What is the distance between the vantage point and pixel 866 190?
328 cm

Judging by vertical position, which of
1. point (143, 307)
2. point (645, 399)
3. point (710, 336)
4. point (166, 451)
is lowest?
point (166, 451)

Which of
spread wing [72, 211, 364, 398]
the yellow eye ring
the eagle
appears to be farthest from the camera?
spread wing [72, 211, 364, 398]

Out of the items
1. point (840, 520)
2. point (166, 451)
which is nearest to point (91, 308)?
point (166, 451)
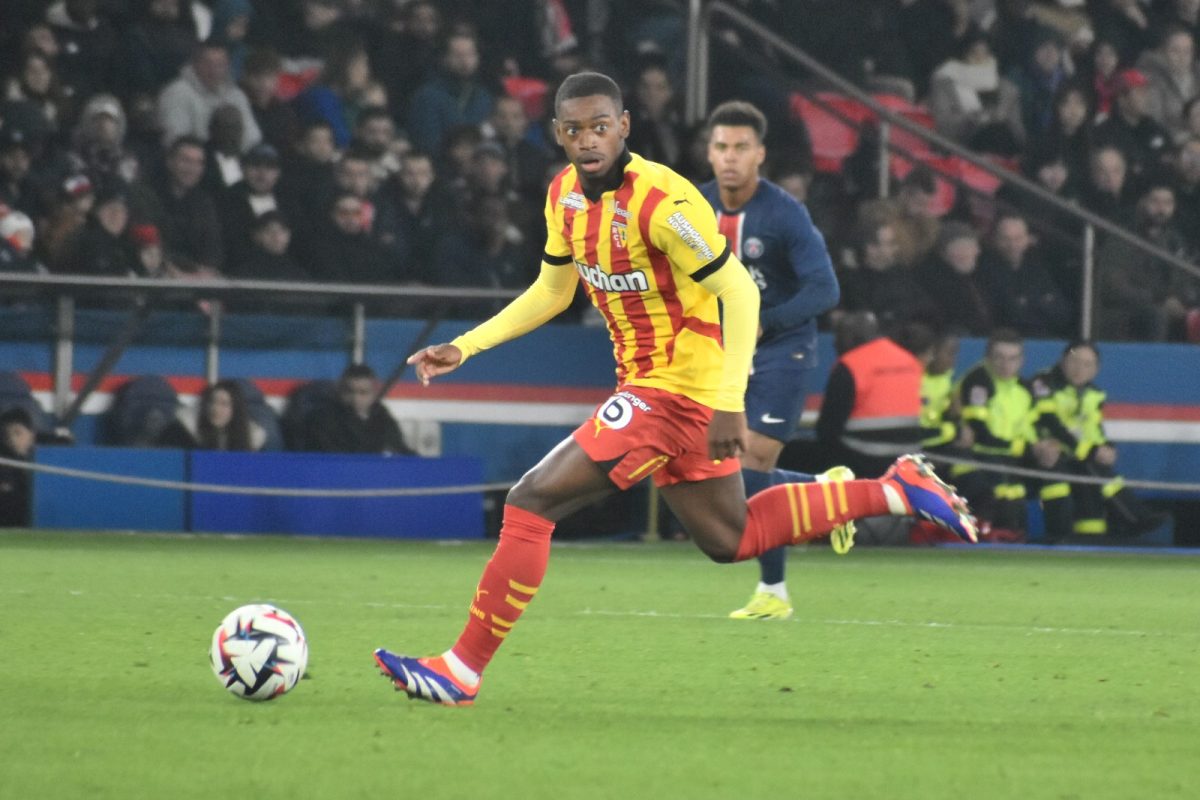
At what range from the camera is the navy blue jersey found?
27.2 feet

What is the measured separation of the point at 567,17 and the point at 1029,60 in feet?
13.0

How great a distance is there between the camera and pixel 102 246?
44.7 ft

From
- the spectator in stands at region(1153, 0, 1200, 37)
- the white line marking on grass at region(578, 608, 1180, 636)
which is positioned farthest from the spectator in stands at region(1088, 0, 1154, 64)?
the white line marking on grass at region(578, 608, 1180, 636)

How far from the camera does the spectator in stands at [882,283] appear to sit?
14456mm

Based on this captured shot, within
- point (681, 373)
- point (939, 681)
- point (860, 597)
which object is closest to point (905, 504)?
point (939, 681)

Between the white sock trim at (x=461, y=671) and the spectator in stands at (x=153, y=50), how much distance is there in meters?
9.80

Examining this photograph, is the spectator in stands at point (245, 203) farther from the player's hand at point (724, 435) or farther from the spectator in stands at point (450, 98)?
the player's hand at point (724, 435)

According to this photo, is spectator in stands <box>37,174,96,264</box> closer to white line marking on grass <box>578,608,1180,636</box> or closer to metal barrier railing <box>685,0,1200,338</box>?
metal barrier railing <box>685,0,1200,338</box>

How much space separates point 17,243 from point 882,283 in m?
5.77

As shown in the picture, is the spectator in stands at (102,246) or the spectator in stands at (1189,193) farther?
the spectator in stands at (1189,193)

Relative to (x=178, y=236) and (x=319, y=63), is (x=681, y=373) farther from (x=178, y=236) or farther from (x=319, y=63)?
(x=319, y=63)

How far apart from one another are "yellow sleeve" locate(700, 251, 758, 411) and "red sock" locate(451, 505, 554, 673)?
2.14ft

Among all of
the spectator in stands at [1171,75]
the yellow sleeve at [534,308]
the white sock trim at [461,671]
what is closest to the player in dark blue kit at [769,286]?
the yellow sleeve at [534,308]

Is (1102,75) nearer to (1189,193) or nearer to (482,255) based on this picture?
(1189,193)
◆ ◆ ◆
**TO BE DONE**
Print all of the entries above verbatim, leaving out the pictures.

**EXERCISE RESPONSE**
What is the distance between the vantage point and pixel 866 190?
328 cm

Judging by vertical position, which of
1. point (143, 307)
2. point (645, 399)
3. point (710, 336)
4. point (166, 451)
is lowest?
point (166, 451)

Which of
spread wing [72, 211, 364, 398]
the yellow eye ring
the eagle
appears to be farthest from the camera?
spread wing [72, 211, 364, 398]

Out of the items
1. point (840, 520)
2. point (166, 451)
which is nearest to point (91, 308)?
point (166, 451)
At what range from the camera is the navy blue jersey found?
27.2 feet

What is the measured separation of the point at 567,17 and the point at 1029,60 in feet?
13.0

How great a distance is there between the camera and pixel 102 246?
44.7 ft

From
- the spectator in stands at region(1153, 0, 1200, 37)
- the white line marking on grass at region(578, 608, 1180, 636)
which is positioned farthest from the spectator in stands at region(1088, 0, 1154, 64)?
the white line marking on grass at region(578, 608, 1180, 636)

How far from the camera does the spectator in stands at [882,283] appear to sit?
14456mm

Based on this captured shot, within
- point (681, 373)
- point (939, 681)
- point (860, 597)
which object is closest to point (905, 504)?
point (939, 681)

Between the white sock trim at (x=461, y=671) and the spectator in stands at (x=153, y=50), how much distance is there in meters?
9.80

Examining this photograph, is the spectator in stands at point (245, 203) farther from the player's hand at point (724, 435) or farther from the spectator in stands at point (450, 98)?
the player's hand at point (724, 435)

According to this photo, is spectator in stands <box>37,174,96,264</box> closer to white line marking on grass <box>578,608,1180,636</box> or closer to metal barrier railing <box>685,0,1200,338</box>?
metal barrier railing <box>685,0,1200,338</box>

How much space separates point 17,243 from point 882,283 in m?
5.77

As shown in the picture, is the spectator in stands at (102,246) or the spectator in stands at (1189,193) farther?
the spectator in stands at (1189,193)

Relative to (x=178, y=236) and (x=319, y=63), is (x=681, y=373) farther from (x=178, y=236) or farther from (x=319, y=63)?
(x=319, y=63)

How far apart from one another are "yellow sleeve" locate(700, 251, 758, 411) and "red sock" locate(451, 505, 554, 673)?
2.14ft

Among all of
the spectator in stands at [1171,75]
the yellow sleeve at [534,308]
the white sock trim at [461,671]
what is closest to the player in dark blue kit at [769,286]?
the yellow sleeve at [534,308]

Is (1102,75) nearer to (1189,193) or nearer to (482,255) based on this picture?
(1189,193)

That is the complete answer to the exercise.